8. The apparatus according to claim 7, wherein the ratio m=9:1 to
1:3.
9. The apparatus according to claim 7, wherein the notching disk
has 8 to 25 teeth per cm of circumference.
10. The apparatus according to claim 7, wherein with a trapezoidal
design of the teeth the ratio between the width B of the tip of one
large tooth and the wide b of the tip of a small tooth is B/b=1.2
to 4.
11. The apparatus according to claim 9, wherein the ratio is
B/b=1.5 to 3.
12. The apparatus according to claim 7, wherein the notching disk
is straight toothed.
13. The apparatus according to claim 7, wherein the notching disk
is helically toothed.
Description
FIELD OF THE INVENTION
[0001] The invention relates to a metallic heat transfer tube, in
particular for the evaporation of liquids from pure substances or
mixtures oriented on the outside of the tube.

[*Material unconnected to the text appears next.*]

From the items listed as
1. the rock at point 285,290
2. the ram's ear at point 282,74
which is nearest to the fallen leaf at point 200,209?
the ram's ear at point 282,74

BACKGROUND OF THE INVENTION
[0002] In the following discussion, certain specific terminology
will be used. The phrase "shellside" is to refer to the outside
region of a tube. The phrase "tubeside" is to refer to the inside
region of a tube.
[0003] Evaporation occurs in many fields of air-conditioning and
refrigeration engineering and process and energy engineering. In
engineering often so-called shell and tube heat exchangers are
utilized in which liquids from pure substances or mixtures
evaporate on the shellside and thereby cool off a brine or water on
the tubeside. Such apparatus are identified as flooded
evaporators.
[0004] By intensifying the heat transfer on the shellside and the
tubeside, it is possible to significantly reduce the size of the
evaporator. This reduces the manufacturing costs of such apparatus.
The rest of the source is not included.